1. A suit was brought by the plaintiffs, a firm of chemists in Moradabad against the defendants, also a firm of chemists carrying on business in Benares. The amount in dispute was Rs. 61-10-0, and this sum was claimed by the plaintiffs on account of an alleged breach of contract. The defence to the suit was that there was no contract between the parties. The lower court found in favour of the plaintiffs and decreed the claim. There were several other points, debated in the court below,. but here I am concerned only with the question whether or not there was a binding contract between the parties.
2. The facts may be briefly stated as follows: On the 7th of February, 1918, the plaintiffs wrote to the defendants inquiring the price at which they could supply cocaine. The defendants replied on the 13th of February, 1911, informing the plaintiffs that the rate for cocaine was Rs. 20 per ounce ' without engagement.' The meaning of this latter expression is that as the market rate of cocaine was varying from day to day the defendants were unable to quote any definite rate for the article.
3. On the 14th of February, the plaintiffs sent to the defendants a money order for Rs. 17-8-0. On the coupon attached to the money order the plaintiffs wrote and asked that the defendant should set aside for them a certain amount of cocaine, the price of which was represented by Rs. 17-8-0. It is admitted that this price was calculated on the quotation of Rs. 20 per ounce which had been given by the defendants. It is proved that the money sent by this money order was received by the defendants, on the 16th of February, 1918, an acknowledgment of the receipt reached the plaintiffs in due course. It was stated at the time the order was given that the plaintiffs were applying to the Collector of Moradabad for a permit to import the cocaine and the defendants were asked to delay the sending of the parcel' until the permit had been obtained.
4. On the 23rd of February, the plaintiffs sent the permit which they obtained from the Collector. On the 4th of March, 1918, the defendants intimated to the plaintiffs that they were unable to supply cocaine at Rs. 20 per ounce. They intimated that the price bad risen and asked the plaintiffs what they were prepared to do. The plaintiffs apparently took up the position that there was a contract for the supply of the article at Rs. 20 per ounce and they wrote accordingly. Later on, the defendants returned the money to the plaintiffs, who refused to receive it, the result has been this suit for breach of contract, the damages claimed being the difference between the alleged contract rate and the market price of the day.
5. As I have already said, the Judge of the court below took the view that there was a binding contract between the parties. He treated the order of the plaintiffs which was sent to the defendants on the 14th of February, 1918, as a proposal and was of opinion that that proposal had been accepted by the defendants by their conduct. The learned Judge pointed out that the defendants had accepted the money and had kept silent for a considerable period.
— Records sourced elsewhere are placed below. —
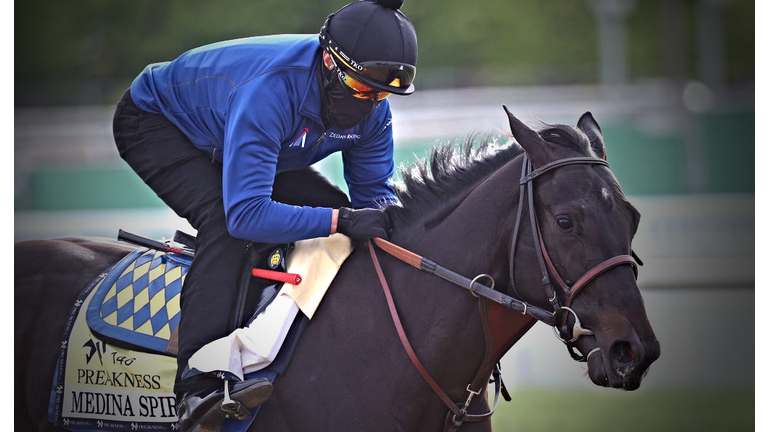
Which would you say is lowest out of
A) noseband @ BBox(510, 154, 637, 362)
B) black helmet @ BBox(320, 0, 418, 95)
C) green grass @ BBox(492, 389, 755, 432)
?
green grass @ BBox(492, 389, 755, 432)

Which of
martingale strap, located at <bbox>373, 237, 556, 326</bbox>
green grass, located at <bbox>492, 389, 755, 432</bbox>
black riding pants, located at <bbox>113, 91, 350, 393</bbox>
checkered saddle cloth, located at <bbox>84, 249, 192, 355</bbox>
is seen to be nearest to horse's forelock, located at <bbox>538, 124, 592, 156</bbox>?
martingale strap, located at <bbox>373, 237, 556, 326</bbox>

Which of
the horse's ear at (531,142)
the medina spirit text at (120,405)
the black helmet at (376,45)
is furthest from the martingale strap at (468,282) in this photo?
the medina spirit text at (120,405)

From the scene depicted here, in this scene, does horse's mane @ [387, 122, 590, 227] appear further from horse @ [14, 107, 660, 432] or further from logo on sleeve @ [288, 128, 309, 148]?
logo on sleeve @ [288, 128, 309, 148]

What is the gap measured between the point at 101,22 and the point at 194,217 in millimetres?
4305

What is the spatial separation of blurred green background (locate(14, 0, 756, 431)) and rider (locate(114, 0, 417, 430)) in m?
0.35

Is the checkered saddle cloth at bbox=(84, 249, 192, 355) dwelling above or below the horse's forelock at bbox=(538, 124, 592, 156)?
below

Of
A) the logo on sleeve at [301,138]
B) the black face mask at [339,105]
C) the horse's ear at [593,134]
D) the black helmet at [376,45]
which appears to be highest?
the black helmet at [376,45]

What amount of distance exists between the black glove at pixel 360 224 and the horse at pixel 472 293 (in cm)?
7

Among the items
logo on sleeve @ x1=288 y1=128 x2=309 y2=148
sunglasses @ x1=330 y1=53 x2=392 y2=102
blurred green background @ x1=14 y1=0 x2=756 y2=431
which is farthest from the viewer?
blurred green background @ x1=14 y1=0 x2=756 y2=431

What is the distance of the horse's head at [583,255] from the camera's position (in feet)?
6.08

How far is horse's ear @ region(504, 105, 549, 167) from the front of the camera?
6.60ft

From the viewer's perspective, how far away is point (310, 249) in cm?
228

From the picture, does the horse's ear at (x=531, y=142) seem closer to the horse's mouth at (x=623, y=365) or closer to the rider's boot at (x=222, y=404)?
the horse's mouth at (x=623, y=365)

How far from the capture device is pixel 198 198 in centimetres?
238
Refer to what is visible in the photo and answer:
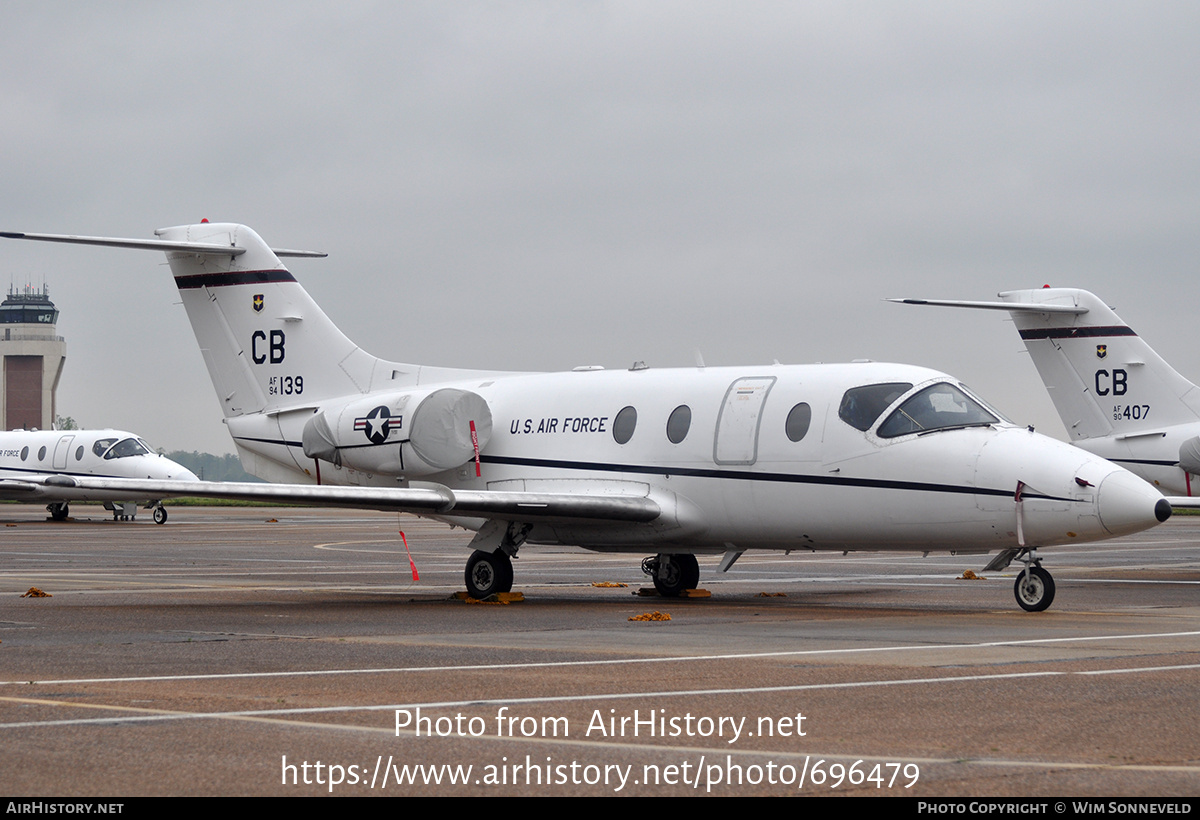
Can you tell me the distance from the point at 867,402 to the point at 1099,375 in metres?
14.2

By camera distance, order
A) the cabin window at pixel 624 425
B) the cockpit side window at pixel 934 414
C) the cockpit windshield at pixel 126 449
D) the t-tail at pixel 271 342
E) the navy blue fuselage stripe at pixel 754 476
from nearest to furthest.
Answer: the navy blue fuselage stripe at pixel 754 476, the cockpit side window at pixel 934 414, the cabin window at pixel 624 425, the t-tail at pixel 271 342, the cockpit windshield at pixel 126 449

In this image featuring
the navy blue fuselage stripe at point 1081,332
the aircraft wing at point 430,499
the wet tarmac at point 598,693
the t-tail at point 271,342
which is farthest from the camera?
the navy blue fuselage stripe at point 1081,332

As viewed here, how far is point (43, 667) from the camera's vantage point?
11.0 meters

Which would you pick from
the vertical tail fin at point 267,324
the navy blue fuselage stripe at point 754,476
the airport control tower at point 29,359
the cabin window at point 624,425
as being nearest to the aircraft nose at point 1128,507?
the navy blue fuselage stripe at point 754,476

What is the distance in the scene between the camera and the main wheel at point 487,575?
1888 cm

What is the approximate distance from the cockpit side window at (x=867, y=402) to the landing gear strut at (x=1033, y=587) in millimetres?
2334

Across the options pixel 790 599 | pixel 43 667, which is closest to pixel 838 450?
pixel 790 599

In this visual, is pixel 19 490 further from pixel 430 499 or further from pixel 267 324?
pixel 430 499

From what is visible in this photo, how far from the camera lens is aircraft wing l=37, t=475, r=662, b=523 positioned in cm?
1723

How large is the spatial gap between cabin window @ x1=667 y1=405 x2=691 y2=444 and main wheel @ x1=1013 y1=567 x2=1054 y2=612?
4.68 metres

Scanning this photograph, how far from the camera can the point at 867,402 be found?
1722cm

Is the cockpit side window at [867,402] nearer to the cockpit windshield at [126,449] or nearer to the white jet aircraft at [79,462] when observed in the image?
the white jet aircraft at [79,462]

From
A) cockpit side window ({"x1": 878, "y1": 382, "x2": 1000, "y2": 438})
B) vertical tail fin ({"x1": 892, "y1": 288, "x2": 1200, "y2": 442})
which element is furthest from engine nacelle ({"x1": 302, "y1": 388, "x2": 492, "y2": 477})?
vertical tail fin ({"x1": 892, "y1": 288, "x2": 1200, "y2": 442})

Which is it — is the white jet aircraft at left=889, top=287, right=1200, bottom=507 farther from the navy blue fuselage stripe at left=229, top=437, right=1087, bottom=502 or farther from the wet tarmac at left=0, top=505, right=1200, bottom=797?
the navy blue fuselage stripe at left=229, top=437, right=1087, bottom=502
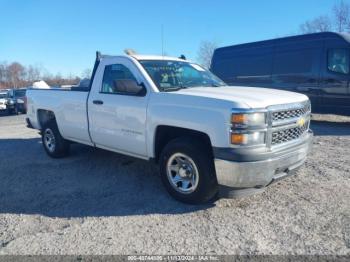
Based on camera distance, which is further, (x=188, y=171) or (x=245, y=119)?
(x=188, y=171)

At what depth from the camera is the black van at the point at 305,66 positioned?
31.7 feet

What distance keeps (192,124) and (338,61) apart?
25.6ft

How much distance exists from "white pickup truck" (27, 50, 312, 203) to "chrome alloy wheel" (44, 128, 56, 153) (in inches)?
47.8

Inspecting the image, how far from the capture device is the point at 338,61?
31.7 feet

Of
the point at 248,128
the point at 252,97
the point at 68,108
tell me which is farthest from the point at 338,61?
the point at 68,108

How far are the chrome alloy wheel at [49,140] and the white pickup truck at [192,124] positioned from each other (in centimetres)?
121

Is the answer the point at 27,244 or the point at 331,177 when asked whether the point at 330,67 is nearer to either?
the point at 331,177

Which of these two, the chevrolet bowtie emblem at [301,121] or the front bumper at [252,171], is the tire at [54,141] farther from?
the chevrolet bowtie emblem at [301,121]

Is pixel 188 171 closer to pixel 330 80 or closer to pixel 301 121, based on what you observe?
pixel 301 121

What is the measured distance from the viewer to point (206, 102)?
12.1ft

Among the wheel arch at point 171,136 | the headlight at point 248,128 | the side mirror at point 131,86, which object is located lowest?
the wheel arch at point 171,136

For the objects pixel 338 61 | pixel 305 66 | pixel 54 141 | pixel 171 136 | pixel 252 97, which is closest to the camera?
pixel 252 97

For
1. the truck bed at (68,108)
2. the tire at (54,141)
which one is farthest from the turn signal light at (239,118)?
the tire at (54,141)

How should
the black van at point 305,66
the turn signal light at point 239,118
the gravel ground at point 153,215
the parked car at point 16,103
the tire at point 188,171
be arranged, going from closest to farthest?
the gravel ground at point 153,215, the turn signal light at point 239,118, the tire at point 188,171, the black van at point 305,66, the parked car at point 16,103
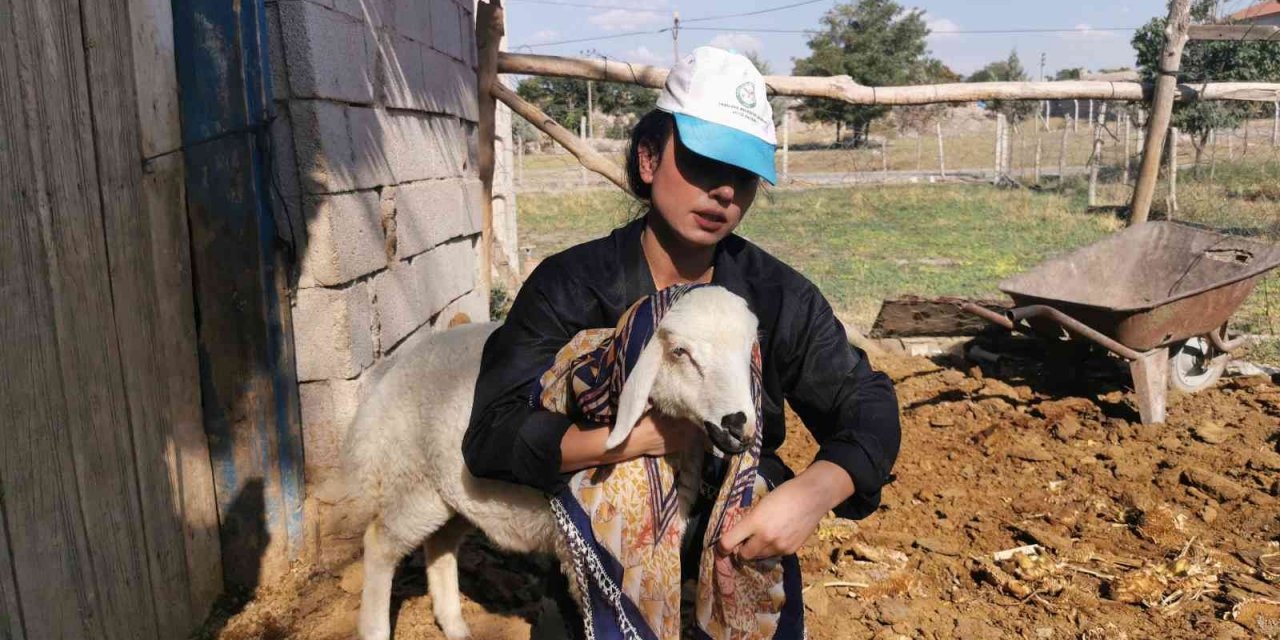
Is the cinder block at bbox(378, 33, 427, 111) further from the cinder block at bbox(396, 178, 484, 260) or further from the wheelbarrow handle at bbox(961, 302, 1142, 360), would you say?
the wheelbarrow handle at bbox(961, 302, 1142, 360)

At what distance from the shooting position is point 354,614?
3.19 meters

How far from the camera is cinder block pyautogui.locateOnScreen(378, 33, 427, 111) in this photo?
13.2 ft

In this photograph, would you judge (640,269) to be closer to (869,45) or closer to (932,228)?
(932,228)

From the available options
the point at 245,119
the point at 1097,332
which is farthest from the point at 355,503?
the point at 1097,332

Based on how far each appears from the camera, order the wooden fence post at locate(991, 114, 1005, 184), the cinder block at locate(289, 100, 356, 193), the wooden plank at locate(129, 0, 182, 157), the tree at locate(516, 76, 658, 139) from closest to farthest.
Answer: the wooden plank at locate(129, 0, 182, 157) → the cinder block at locate(289, 100, 356, 193) → the wooden fence post at locate(991, 114, 1005, 184) → the tree at locate(516, 76, 658, 139)

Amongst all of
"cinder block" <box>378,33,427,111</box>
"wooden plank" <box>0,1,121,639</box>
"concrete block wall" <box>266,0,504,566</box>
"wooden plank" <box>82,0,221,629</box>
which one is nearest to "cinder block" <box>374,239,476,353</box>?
"concrete block wall" <box>266,0,504,566</box>

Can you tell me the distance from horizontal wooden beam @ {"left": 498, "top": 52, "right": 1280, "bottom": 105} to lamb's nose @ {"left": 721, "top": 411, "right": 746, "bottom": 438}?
4.79m

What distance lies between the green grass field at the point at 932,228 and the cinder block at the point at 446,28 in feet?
10.3

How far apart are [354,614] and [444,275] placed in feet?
7.30

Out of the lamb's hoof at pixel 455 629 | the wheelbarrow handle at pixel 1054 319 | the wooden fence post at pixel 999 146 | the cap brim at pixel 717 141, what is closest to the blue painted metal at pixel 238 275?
the lamb's hoof at pixel 455 629

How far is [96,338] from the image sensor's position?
2.33 meters

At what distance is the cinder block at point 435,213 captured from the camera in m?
4.20

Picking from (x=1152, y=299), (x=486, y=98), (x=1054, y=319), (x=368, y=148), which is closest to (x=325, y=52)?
(x=368, y=148)

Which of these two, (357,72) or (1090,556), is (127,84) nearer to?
(357,72)
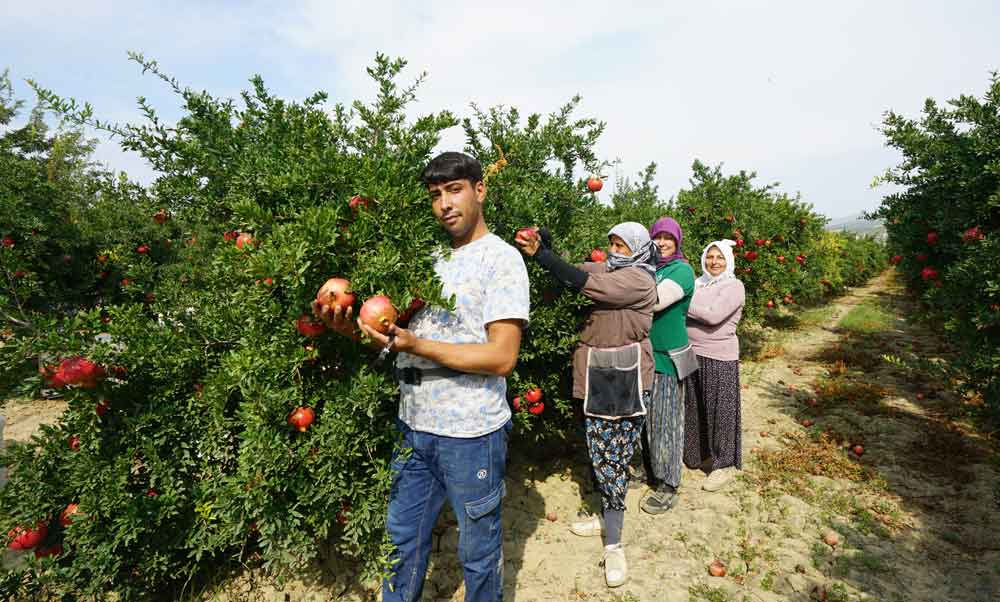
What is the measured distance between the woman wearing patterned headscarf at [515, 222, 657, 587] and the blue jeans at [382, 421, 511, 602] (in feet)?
4.00

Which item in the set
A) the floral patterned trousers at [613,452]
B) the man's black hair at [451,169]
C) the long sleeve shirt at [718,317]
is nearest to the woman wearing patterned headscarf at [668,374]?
the long sleeve shirt at [718,317]

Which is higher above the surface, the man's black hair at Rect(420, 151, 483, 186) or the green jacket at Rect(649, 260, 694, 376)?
the man's black hair at Rect(420, 151, 483, 186)

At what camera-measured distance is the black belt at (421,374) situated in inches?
75.0

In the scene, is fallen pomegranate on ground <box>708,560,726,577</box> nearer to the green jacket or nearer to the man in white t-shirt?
the green jacket

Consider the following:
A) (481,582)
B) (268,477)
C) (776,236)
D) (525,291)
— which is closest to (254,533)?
(268,477)

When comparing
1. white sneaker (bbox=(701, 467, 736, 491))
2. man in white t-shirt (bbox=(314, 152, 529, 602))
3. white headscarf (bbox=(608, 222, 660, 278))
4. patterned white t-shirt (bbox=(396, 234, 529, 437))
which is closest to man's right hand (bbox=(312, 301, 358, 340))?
man in white t-shirt (bbox=(314, 152, 529, 602))

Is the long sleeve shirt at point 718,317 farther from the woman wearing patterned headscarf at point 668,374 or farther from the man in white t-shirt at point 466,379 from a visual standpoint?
the man in white t-shirt at point 466,379

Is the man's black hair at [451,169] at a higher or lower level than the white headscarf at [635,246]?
higher

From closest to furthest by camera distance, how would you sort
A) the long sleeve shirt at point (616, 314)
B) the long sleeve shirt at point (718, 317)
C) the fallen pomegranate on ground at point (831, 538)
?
the long sleeve shirt at point (616, 314) → the fallen pomegranate on ground at point (831, 538) → the long sleeve shirt at point (718, 317)

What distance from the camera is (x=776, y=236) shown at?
348 inches

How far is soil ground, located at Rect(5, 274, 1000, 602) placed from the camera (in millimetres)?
3027

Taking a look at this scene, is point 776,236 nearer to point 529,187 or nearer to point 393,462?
point 529,187

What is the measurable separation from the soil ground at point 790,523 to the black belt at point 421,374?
1833 millimetres

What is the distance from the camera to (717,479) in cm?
421
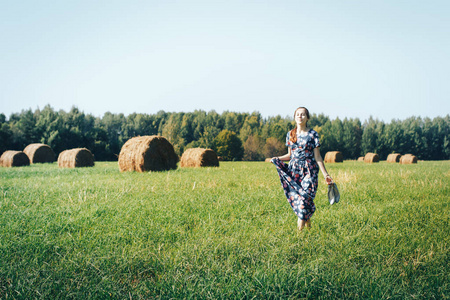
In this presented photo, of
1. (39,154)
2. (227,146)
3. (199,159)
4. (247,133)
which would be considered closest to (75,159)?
(199,159)

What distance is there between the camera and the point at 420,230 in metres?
4.51

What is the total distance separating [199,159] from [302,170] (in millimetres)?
16286

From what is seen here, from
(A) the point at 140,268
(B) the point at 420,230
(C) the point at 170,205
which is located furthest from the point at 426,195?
(A) the point at 140,268

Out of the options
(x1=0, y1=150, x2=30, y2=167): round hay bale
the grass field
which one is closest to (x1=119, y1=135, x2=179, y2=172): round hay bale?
the grass field

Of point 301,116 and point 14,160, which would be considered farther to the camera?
point 14,160

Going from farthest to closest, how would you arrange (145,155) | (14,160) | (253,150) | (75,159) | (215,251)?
(253,150)
(14,160)
(75,159)
(145,155)
(215,251)

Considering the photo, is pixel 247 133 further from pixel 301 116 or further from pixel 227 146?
pixel 301 116

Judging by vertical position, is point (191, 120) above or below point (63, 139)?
above

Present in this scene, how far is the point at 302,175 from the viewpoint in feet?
15.1

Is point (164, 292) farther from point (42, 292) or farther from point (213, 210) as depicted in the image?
point (213, 210)

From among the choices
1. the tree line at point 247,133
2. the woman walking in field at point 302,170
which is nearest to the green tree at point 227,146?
the tree line at point 247,133

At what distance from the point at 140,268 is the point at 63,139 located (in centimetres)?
5099

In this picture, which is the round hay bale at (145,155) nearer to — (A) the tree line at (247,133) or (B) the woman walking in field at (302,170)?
(B) the woman walking in field at (302,170)

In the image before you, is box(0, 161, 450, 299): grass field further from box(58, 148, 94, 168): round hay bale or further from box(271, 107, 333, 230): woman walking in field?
box(58, 148, 94, 168): round hay bale
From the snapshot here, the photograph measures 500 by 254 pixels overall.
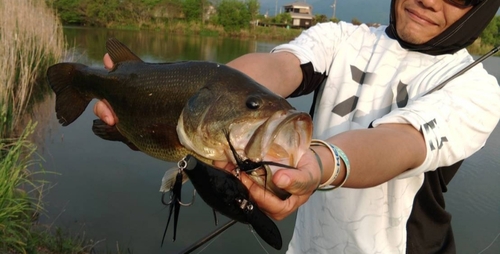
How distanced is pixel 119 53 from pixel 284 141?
1.24 metres

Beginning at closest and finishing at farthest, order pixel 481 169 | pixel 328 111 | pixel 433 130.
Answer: pixel 433 130 < pixel 328 111 < pixel 481 169

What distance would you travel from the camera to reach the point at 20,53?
25.0ft

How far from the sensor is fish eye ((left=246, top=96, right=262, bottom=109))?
133 centimetres

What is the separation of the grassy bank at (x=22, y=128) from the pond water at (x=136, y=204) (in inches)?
14.7

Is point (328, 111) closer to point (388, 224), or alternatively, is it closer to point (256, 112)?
point (388, 224)

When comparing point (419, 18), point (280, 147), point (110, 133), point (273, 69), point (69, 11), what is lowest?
point (110, 133)

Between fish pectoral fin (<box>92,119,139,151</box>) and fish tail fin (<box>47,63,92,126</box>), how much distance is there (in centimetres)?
20

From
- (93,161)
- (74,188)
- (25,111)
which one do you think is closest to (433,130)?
(74,188)

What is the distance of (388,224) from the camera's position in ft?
6.52

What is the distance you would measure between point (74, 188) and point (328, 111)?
4874 mm

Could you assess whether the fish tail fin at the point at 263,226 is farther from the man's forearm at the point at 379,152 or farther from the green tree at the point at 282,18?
the green tree at the point at 282,18

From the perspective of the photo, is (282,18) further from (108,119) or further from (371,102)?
(108,119)

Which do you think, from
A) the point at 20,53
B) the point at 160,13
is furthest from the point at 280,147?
the point at 160,13

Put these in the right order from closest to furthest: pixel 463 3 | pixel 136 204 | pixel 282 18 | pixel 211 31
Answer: pixel 463 3, pixel 136 204, pixel 211 31, pixel 282 18
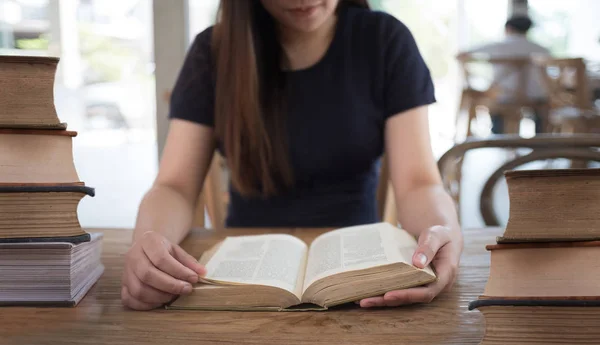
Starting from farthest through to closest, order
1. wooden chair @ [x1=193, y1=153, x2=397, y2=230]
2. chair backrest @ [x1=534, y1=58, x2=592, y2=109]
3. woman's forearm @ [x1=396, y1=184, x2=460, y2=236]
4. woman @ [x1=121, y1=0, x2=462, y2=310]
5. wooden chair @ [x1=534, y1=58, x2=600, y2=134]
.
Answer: chair backrest @ [x1=534, y1=58, x2=592, y2=109] → wooden chair @ [x1=534, y1=58, x2=600, y2=134] → wooden chair @ [x1=193, y1=153, x2=397, y2=230] → woman @ [x1=121, y1=0, x2=462, y2=310] → woman's forearm @ [x1=396, y1=184, x2=460, y2=236]

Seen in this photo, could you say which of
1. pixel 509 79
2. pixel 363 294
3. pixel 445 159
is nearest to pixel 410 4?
pixel 509 79

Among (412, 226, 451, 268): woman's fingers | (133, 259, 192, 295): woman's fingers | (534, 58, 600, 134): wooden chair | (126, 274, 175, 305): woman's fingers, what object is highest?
(412, 226, 451, 268): woman's fingers

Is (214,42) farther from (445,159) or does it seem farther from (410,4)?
(410,4)

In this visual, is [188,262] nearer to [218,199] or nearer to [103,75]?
[218,199]

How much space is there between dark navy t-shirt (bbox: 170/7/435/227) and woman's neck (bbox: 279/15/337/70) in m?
0.02

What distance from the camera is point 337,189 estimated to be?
1285 mm

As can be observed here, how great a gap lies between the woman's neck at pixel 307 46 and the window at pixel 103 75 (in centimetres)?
135

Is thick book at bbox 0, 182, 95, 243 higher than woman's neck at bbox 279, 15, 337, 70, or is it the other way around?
woman's neck at bbox 279, 15, 337, 70

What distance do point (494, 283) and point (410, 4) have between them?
6.42m

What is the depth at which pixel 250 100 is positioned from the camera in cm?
116

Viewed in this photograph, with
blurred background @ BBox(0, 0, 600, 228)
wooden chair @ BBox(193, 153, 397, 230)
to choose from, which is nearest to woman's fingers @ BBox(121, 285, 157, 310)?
wooden chair @ BBox(193, 153, 397, 230)

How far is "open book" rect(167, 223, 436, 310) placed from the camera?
2.06 ft

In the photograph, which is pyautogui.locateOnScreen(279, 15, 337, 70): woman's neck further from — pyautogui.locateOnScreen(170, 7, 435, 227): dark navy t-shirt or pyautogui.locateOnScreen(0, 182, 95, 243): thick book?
pyautogui.locateOnScreen(0, 182, 95, 243): thick book

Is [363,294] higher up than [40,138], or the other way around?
[40,138]
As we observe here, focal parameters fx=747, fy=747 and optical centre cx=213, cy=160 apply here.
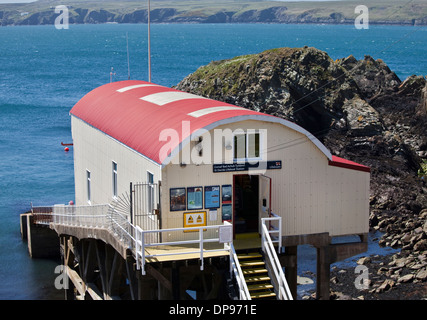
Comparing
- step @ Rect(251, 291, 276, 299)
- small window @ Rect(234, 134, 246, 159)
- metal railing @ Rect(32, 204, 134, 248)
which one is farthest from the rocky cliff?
step @ Rect(251, 291, 276, 299)

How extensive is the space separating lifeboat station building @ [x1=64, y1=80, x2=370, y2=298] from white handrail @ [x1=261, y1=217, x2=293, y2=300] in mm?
766

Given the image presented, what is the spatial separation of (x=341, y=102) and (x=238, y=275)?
38.6 m

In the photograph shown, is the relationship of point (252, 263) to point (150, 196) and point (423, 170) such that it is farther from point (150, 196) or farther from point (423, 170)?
point (423, 170)

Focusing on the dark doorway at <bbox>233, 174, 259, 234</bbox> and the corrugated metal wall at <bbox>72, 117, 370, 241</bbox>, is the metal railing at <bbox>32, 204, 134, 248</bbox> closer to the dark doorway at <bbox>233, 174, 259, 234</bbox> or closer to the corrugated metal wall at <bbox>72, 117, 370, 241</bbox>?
the corrugated metal wall at <bbox>72, 117, 370, 241</bbox>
In his judgment, therefore, the defendants had bound themselves by their conduct, and their refusal to deliver the cocaine at the rate quoted in their first letter amounted to a breach of contract.
6. The argument here is that there was no acceptance of the plaintiffs' offer. It was said that the mere neglect of the defendants to give a speedy answer to the communication, sent by the plaintiffs on the 14th of February, 1918, could not have the result of placing the defendants under a legal obligation. If there had been nothing more in the case than the communication of a proposal by the plaintiffs followed by silence on the part of the defendants, this argument would have been sound enough. On the point I may refer to a judgment of the Bombay High Court, Haji Mahomed Haji Jiva v. Spinner (1900) I.L.R. 24 Bom. 510, At page 524 of the report, Jenkins, C. J., observes: 'I take it to be clear that a person making a proposal cannot impose on the party to whom it is addressed, the obligation to refuse it under the penalty of implied assent, or attach to his silence the legal result that ho must be deemed to have accepted it. He referred in support of' this dictum to an English decision, Felthouse v. Bindley (1852) 11 C.B., N.S., 869. As is observed in the Commentary to Section 7 of the Indian Contract Act, edited by Pollock and D. F. Mulla, ' Neglect to answer a business offer is certainly not as a rule, prudent or laudable, still there is no legal duty to answer it.' The facts of this case, however, are different, for we find that not merely was there a written proposal conveyed from the plaintiffs to the defendants but the plaintiffs along with the written order sent a sum of money, which the defendants accepted. In these circumstances I think it was open to the court below to find that there was an acceptance of the plaintiffs' proposal. The acceptance of a proposal must be absolute and unqualified, but it is also well established that an acceptance maybe made without express communication. Here, it seems to me, the Judge of the court below could reasonably find that the conduct of the defendants in receiving this sum of money and crediting it to their account amounted to a definite acceptance of the plaintiffs' proposal. For these reasons I am unable to hold in favour of the applicants that the decision of the court below is not in accordance with law. The application fails accordingly and is dismissed with costs to the opposite party.